Le bras de fer entre l’État et les syndicats de la justice sénégalaise s’intensifie. Alors que les juridictions sont déjà fortement perturbées par des semaines de mobilisation, l’Entente Sytjust–Untj annonce une grève de 72 heures à compter du 7 juillet. Une décision lourde de conséquences, motivée par ce qu’elle considère comme une rupture unilatérale du contrat de confiance entre les agents de justice et les autorités. Dans leur communiqué, les syndicats haussent le ton face à ce qu’ils décrivent comme un double langage gouvernemental. Tout en réaffirmant leur disponibilité au dialogue, ils dénoncent l’attitude du ministre de la Fonction publique, Olivier Boucal, qui selon eux, adopte «une lecture excessivement rigide des textes réglementaires, fondée sur une approche technocratique déconnectée des exigences de paix sociale».

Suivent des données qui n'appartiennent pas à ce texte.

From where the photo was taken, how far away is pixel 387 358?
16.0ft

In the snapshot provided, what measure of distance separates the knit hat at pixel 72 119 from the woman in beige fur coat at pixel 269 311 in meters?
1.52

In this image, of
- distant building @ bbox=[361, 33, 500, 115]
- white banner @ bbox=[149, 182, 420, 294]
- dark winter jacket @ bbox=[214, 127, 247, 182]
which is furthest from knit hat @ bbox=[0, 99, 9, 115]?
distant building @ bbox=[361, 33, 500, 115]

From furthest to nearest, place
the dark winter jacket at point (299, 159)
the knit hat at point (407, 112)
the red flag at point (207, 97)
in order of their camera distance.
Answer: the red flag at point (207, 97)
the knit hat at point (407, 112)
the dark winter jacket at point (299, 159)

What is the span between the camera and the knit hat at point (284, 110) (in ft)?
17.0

Cependant, l’Entente accuse le ministre de nier des faits avérés : «Le Conseil des ministres du 25 juillet 2018 a bel et bien adopté […] un projet de décret modifiant le décret n°2010-707 […] et un projet de décret portant statut particulier du cadre des fonctionnaires de la Justice.» Une réalité confirmée par des documents officiels, rappellent-ils, qui auraient dû être pris en compte dans les négociations en cours. Poursuivant, le communiqué évoque des «accusations sérieuses de substitution frauduleuse des décrets validés en Conseil des ministres, qui auraient été remplacés ou modifiés en catimini. Un soupçon de manipulation institutionnelle qui, s’il était avéré, pourrait entacher la crédibilité du processus administratif tout entier», lit-on.
Face à ce qu’elle considère comme un enlisement délibéré, «l’Entente appelle le Président de la République et le Premier ministre à se saisir personnellement du dossier». Pour elle, seul un arbitrage au sommet pourrait permettre de dénouer la crise et de restaurer un dialogue social devenu toxique.